— START OF Input for this task —
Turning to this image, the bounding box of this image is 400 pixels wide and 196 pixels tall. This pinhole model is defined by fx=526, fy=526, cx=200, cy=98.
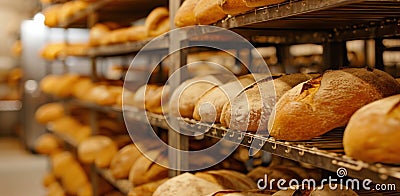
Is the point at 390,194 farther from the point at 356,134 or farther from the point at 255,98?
the point at 356,134

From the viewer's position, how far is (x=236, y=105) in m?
1.65

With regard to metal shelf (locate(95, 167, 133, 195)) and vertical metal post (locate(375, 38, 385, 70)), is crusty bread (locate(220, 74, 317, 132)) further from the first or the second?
metal shelf (locate(95, 167, 133, 195))

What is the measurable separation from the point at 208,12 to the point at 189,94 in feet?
1.17

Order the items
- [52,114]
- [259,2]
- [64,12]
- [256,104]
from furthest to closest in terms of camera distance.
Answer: [52,114], [64,12], [256,104], [259,2]

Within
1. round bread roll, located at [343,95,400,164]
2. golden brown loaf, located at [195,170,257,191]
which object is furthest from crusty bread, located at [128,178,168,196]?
round bread roll, located at [343,95,400,164]

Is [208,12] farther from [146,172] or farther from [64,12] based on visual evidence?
[64,12]

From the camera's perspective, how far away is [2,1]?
987cm

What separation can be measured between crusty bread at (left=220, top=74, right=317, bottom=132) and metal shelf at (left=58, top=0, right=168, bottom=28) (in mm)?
1341

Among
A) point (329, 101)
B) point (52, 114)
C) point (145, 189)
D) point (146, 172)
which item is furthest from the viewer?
point (52, 114)

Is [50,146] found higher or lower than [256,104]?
lower

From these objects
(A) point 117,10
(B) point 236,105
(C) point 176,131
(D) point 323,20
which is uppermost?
(A) point 117,10

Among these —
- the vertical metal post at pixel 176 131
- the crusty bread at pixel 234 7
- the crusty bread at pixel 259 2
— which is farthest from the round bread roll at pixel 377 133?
the vertical metal post at pixel 176 131

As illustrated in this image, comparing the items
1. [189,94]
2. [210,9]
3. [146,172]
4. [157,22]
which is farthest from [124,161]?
[210,9]

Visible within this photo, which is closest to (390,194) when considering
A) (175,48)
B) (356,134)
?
(356,134)
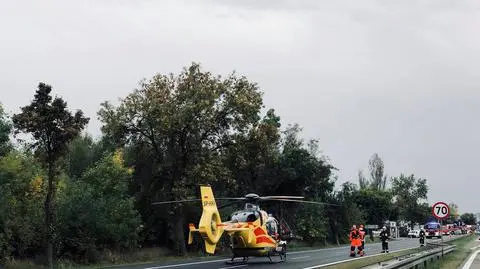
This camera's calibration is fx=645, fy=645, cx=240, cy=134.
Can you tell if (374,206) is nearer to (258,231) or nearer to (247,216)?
(258,231)

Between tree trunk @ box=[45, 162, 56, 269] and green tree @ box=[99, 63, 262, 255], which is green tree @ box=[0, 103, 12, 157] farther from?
green tree @ box=[99, 63, 262, 255]

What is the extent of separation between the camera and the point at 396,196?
145375 millimetres

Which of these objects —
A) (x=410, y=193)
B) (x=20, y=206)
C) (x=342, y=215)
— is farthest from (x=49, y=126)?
(x=410, y=193)

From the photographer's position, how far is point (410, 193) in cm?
14875

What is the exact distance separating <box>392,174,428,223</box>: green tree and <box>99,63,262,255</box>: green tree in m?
111

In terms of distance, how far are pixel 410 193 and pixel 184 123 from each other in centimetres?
11920

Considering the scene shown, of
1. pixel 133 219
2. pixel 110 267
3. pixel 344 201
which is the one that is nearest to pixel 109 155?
pixel 133 219

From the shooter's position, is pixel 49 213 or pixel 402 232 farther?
pixel 402 232

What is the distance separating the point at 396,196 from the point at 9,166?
12418cm

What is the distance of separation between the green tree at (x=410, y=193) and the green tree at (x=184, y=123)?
4374 inches

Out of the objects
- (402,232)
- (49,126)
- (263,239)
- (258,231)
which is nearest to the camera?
(49,126)

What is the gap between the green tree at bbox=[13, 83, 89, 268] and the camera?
25438 millimetres

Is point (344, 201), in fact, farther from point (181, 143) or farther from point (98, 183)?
point (98, 183)

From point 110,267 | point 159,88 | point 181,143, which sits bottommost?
point 110,267
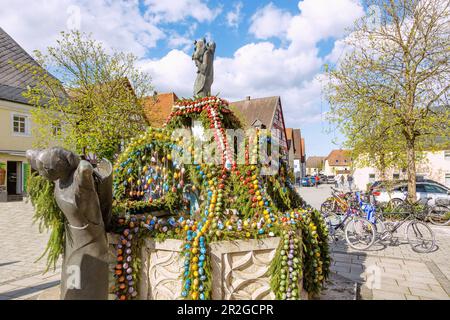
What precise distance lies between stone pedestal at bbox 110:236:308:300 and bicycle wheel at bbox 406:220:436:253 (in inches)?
240

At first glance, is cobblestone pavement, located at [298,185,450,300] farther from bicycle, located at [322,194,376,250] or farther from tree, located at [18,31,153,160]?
tree, located at [18,31,153,160]

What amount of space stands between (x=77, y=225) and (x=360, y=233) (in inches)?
277

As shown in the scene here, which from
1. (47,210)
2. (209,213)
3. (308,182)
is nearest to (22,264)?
(47,210)

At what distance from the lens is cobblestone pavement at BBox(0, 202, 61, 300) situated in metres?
4.81

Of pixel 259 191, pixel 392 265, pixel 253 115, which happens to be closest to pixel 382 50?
pixel 392 265

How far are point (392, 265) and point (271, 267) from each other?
14.5 feet

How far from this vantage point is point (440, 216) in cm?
1181

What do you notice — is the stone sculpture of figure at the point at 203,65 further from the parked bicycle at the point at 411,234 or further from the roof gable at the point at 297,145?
the roof gable at the point at 297,145

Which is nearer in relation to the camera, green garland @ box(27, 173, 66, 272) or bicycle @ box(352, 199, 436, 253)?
green garland @ box(27, 173, 66, 272)

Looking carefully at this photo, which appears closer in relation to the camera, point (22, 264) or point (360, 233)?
point (22, 264)

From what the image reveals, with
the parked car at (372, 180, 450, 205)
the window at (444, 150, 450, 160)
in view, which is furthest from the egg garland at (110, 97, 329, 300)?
the window at (444, 150, 450, 160)

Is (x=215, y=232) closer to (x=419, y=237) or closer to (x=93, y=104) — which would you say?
(x=419, y=237)

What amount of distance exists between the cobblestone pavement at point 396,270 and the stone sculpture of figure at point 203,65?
4358 mm
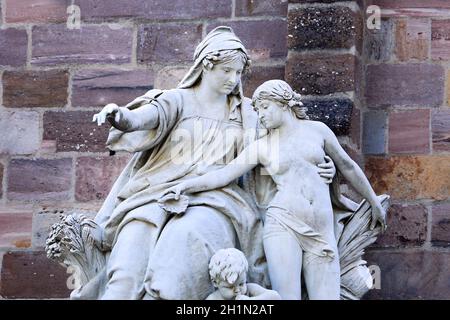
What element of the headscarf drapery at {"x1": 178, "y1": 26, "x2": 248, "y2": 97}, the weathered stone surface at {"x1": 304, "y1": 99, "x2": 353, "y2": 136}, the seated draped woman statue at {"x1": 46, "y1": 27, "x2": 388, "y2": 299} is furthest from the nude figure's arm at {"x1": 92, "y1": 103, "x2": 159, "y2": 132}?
the weathered stone surface at {"x1": 304, "y1": 99, "x2": 353, "y2": 136}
— END OF Input for this task —
Output every line of the data above as a JSON list of strings, one string per line, skipping blank lines. Leave the pictures out.

## Correct result
[
  "Turning to this image, the bounding box of this image is 400 pixels wide and 196 pixels tall. This pinhole model is defined by fx=526, fy=526, cx=200, cy=98.",
  "Is the point at 390,194 farther from the point at 356,134 or farther from the point at 255,98?",
  "the point at 356,134",
  "From the viewer's position, how far is (x=236, y=105) in m?",
  "1.65",
  "With regard to metal shelf (locate(95, 167, 133, 195)) and vertical metal post (locate(375, 38, 385, 70)), is crusty bread (locate(220, 74, 317, 132)) further from the first or the second?",
  "metal shelf (locate(95, 167, 133, 195))",
  "What is the measurable separation from the point at 208,12 to the point at 189,94 in feet?",
  "1.17",
  "Order the items",
  "- [52,114]",
  "- [259,2]",
  "- [64,12]",
  "- [256,104]",
  "from furthest to closest in terms of camera distance.",
  "Answer: [52,114], [64,12], [256,104], [259,2]",
  "Within",
  "1. round bread roll, located at [343,95,400,164]",
  "2. golden brown loaf, located at [195,170,257,191]",
  "which object is furthest from crusty bread, located at [128,178,168,196]?",
  "round bread roll, located at [343,95,400,164]",
  "Is [208,12] farther from [146,172] or farther from [64,12] based on visual evidence?",
  "[64,12]",
  "From the camera's perspective, how far away is [2,1]?",
  "987cm",
  "What separation can be measured between crusty bread at (left=220, top=74, right=317, bottom=132) and metal shelf at (left=58, top=0, right=168, bottom=28) (in mm)?",
  "1341",
  "Among",
  "A) point (329, 101)",
  "B) point (52, 114)",
  "C) point (145, 189)",
  "D) point (146, 172)",
  "which item is furthest from the viewer?",
  "point (52, 114)",
  "Is [50,146] found higher or lower than [256,104]?",
  "lower",
  "From these objects",
  "(A) point 117,10",
  "(B) point 236,105",
  "(C) point 176,131",
  "(D) point 323,20",
  "which is uppermost?",
  "(A) point 117,10",
  "Among these —",
  "- the vertical metal post at pixel 176 131",
  "- the crusty bread at pixel 234 7",
  "- the crusty bread at pixel 259 2",
  "— which is farthest from the round bread roll at pixel 377 133?",
  "the vertical metal post at pixel 176 131",
  "As illustrated in this image, comparing the items",
  "1. [189,94]",
  "2. [210,9]",
  "3. [146,172]",
  "4. [157,22]",
  "which is farthest from [124,161]?",
  "[210,9]",
  "Visible within this photo, which is closest to (390,194) when considering",
  "A) (175,48)",
  "B) (356,134)",
  "?",
  "(356,134)",
  "This camera's calibration is fx=645, fy=645, cx=240, cy=134.",
  "Can you tell if (374,206) is nearer to (258,231) or nearer to (247,216)?",
  "(258,231)",
  "Between tree trunk @ box=[45, 162, 56, 269] and green tree @ box=[99, 63, 262, 255], which is green tree @ box=[0, 103, 12, 157] farther from?",
  "green tree @ box=[99, 63, 262, 255]",
  "What is the extent of separation between the camera and the point at 396,196?",
  "145375 millimetres",
  "Which of these objects —",
  "A) (x=410, y=193)",
  "B) (x=20, y=206)",
  "C) (x=342, y=215)",
  "— is farthest from (x=49, y=126)?",
  "(x=410, y=193)",
  "From the photographer's position, how far is point (410, 193) in cm?",
  "14875",
  "What is the exact distance separating <box>392,174,428,223</box>: green tree and <box>99,63,262,255</box>: green tree in m?",
  "111",
  "In terms of distance, how far are pixel 410 193 and pixel 184 123 from each other in centimetres?",
  "11920",
  "Considering the scene shown, of",
  "1. pixel 133 219",
  "2. pixel 110 267",
  "3. pixel 344 201",
  "which is the one that is nearest to pixel 109 155?",
  "pixel 133 219",
  "From the shooter's position, is pixel 49 213 or pixel 402 232 farther?",
  "pixel 402 232",
  "What is the distance separating the point at 396,196 from the point at 9,166?",
  "12418cm",
  "What is the distance of separation between the green tree at (x=410, y=193) and the green tree at (x=184, y=123)?",
  "4374 inches",
  "Out of the objects",
  "- (402,232)",
  "- (49,126)",
  "- (263,239)",
  "- (258,231)",
  "which is nearest to the camera?",
  "(49,126)",
  "What is the gap between the green tree at bbox=[13, 83, 89, 268] and the camera?",
  "25438 millimetres",
  "Is point (344, 201), in fact, farther from point (181, 143) or farther from point (98, 183)?",
  "point (98, 183)",
  "From point 110,267 | point 159,88 | point 181,143, which sits bottommost?",
  "point 110,267",
  "What precise distance lies between stone pedestal at bbox 110:236:308:300 and bicycle wheel at bbox 406:220:436:253 (in inches)?",
  "240",
  "At first glance, is cobblestone pavement, located at [298,185,450,300] farther from bicycle, located at [322,194,376,250] or farther from tree, located at [18,31,153,160]?",
  "tree, located at [18,31,153,160]",
  "What amount of space stands between (x=77, y=225) and (x=360, y=233) (in inches)?",
  "277",
  "As shown in the scene here, which from",
  "1. (47,210)",
  "2. (209,213)",
  "3. (308,182)",
  "is nearest to (22,264)?",
  "(47,210)",
  "At what distance from the lens is cobblestone pavement at BBox(0, 202, 61, 300) situated in metres?",
  "4.81",
  "Of pixel 259 191, pixel 392 265, pixel 253 115, which happens to be closest to pixel 382 50?",
  "pixel 392 265",
  "How far are point (392, 265) and point (271, 267) from each other?",
  "14.5 feet",
  "How far from this vantage point is point (440, 216) in cm?",
  "1181",
  "What do you notice — is the stone sculpture of figure at the point at 203,65 further from the parked bicycle at the point at 411,234 or further from the roof gable at the point at 297,145?",
  "the roof gable at the point at 297,145",
  "Which is nearer in relation to the camera, green garland @ box(27, 173, 66, 272) or bicycle @ box(352, 199, 436, 253)?",
  "green garland @ box(27, 173, 66, 272)",
  "Looking carefully at this photo, which appears closer in relation to the camera, point (22, 264) or point (360, 233)?",
  "point (22, 264)",
  "From what the image reveals, with",
  "the parked car at (372, 180, 450, 205)",
  "the window at (444, 150, 450, 160)",
  "in view, which is furthest from the egg garland at (110, 97, 329, 300)?",
  "the window at (444, 150, 450, 160)",
  "Is (x=215, y=232) closer to (x=419, y=237) or closer to (x=93, y=104) — which would you say?",
  "(x=419, y=237)",
  "What amount of distance exists between the cobblestone pavement at point 396,270 and the stone sculpture of figure at point 203,65?",
  "4358 mm",
  "What element of the headscarf drapery at {\"x1\": 178, \"y1\": 26, \"x2\": 248, \"y2\": 97}, the weathered stone surface at {\"x1\": 304, \"y1\": 99, \"x2\": 353, \"y2\": 136}, the seated draped woman statue at {\"x1\": 46, \"y1\": 27, \"x2\": 388, \"y2\": 299} is furthest from the nude figure's arm at {\"x1\": 92, \"y1\": 103, \"x2\": 159, \"y2\": 132}?",
  "the weathered stone surface at {\"x1\": 304, \"y1\": 99, \"x2\": 353, \"y2\": 136}"
]